Provided passage –
------------------------

PLAN OF LIQUIDATION AND
DISSOLUTION OF
HYZON MOTORS INC.

This Plan of Liquidation and Dissolution (the “Plan”) is intended to accomplish the complete liquidation and dissolution of Hyzon Motors Inc., a Delaware corporation (the “Company”), in accordance with Section 281(b) of the General Corporation Law of the State of Delaware (the “DGCL”).

1. Approval of Plan. The Board of Directors of the Company (the “Board”) has adopted this Plan and presented the Plan to the Company’s stockholders to take action on the Plan. If the Plan is approved by the requisite vote of the Company’s stockholders, the Plan shall constitute the adopted Plan of the Company.

2. Certificate of Dissolution. Subject to Section 14 hereof, after the stockholders of the Company approve the liquidation and dissolution of the Company and the Plan, the Company shall file with the Secretary of State of the State of Delaware a certificate of dissolution (the “Certificate of Dissolution”) in accordance with the DGCL at such time as determined by the Company in its sole discretion (the time of such filing, or such later effective time as stated therein, the “Effective Time”).

3. Cessation of Business Activities. After the Effective Time, the Company shall not engage in any business activities except to the extent necessary to preserve the value of its assets, wind up its business affairs and distribute its assets in accordance with this Plan.

4. Continuing Employees and Consultants. For the purpose of effecting the dissolution of the Company, the Company may hire or retain such employees, consultants and advisors as the Company deems necessary or desirable to supervise or facilitate the dissolution and winding up of the Company.

5. Dissolution Process. From and after the Effective Time, the Company (or any successor entity of the Company) shall complete the following corporate actions:

(i)      The Company (a) shall pay or make reasonable provision to pay all claims and obligations, including all contingent, conditional or unmatured contractual claims known to the Company, (b) shall make such provision as will be reasonably likely to be sufficient to provide compensation for any claim against the Company which is the subject of a pending action, suit or proceeding to which the Company is a party and (c) shall make such provision as will be reasonably likely to be sufficient to provide compensation for claims that have not been made known to the Company or that have not arisen but that, based on facts known to the Company, are likely to arise or to become known to the Company within 10 years after the date of dissolution. All such claims shall be paid in full and any such provision for payment made shall be made in full if there are sufficient assets. If there are insufficient assets, such claims and obligations shall be paid or provided for according to their priority and, among claims of equal priority, ratably to the extent of assets legally available therefor.

------------------------

Questions –
**1)** List every term that the dissolution plan defines by placing it in quotation marks inside parentheses.
**2)** Render this sentence from the dissolution plan in Spanish: "After the Effective Time, the Company shall not engage in any business activities except to the extent necessary to preserve the value of its assets, wind up its business affairs and distribute its assets in accordance with this Plan."
The data after this point are not required.

------------------------

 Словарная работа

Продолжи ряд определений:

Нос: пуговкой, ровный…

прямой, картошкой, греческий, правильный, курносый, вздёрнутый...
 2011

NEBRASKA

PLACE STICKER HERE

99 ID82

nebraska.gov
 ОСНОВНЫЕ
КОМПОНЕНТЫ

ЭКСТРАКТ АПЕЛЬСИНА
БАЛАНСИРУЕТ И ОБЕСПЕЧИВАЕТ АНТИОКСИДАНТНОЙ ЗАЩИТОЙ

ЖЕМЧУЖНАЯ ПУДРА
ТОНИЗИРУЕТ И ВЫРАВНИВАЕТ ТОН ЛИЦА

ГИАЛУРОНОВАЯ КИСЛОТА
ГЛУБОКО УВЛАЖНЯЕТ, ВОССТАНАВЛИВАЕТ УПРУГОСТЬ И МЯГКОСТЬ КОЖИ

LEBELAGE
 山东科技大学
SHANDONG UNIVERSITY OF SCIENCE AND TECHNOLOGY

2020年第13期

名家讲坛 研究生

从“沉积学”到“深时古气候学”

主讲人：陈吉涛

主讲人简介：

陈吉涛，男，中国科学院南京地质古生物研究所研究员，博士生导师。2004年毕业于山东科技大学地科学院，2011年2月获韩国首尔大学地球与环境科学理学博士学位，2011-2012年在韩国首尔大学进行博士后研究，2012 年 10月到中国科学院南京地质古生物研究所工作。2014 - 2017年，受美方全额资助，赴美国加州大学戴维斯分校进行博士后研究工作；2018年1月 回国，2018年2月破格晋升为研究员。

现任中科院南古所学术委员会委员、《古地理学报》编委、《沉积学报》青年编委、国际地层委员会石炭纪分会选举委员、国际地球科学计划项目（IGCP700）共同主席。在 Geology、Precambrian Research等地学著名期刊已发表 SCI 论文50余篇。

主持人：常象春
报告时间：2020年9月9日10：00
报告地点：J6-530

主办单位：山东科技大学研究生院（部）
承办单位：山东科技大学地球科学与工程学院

------------------------

Task-by-task solutions –
**1)**
Plan
Company
DGCL
Board
Certificate of Dissolution
Effective Time

**2)** Después del Momento de Entrada en Vigor, la Sociedad no realizará ninguna actividad comercial, salvo en la medida necesaria para preservar el valor de sus activos, liquidar sus asuntos comerciales y distribuir sus activos de conformidad con este Plan.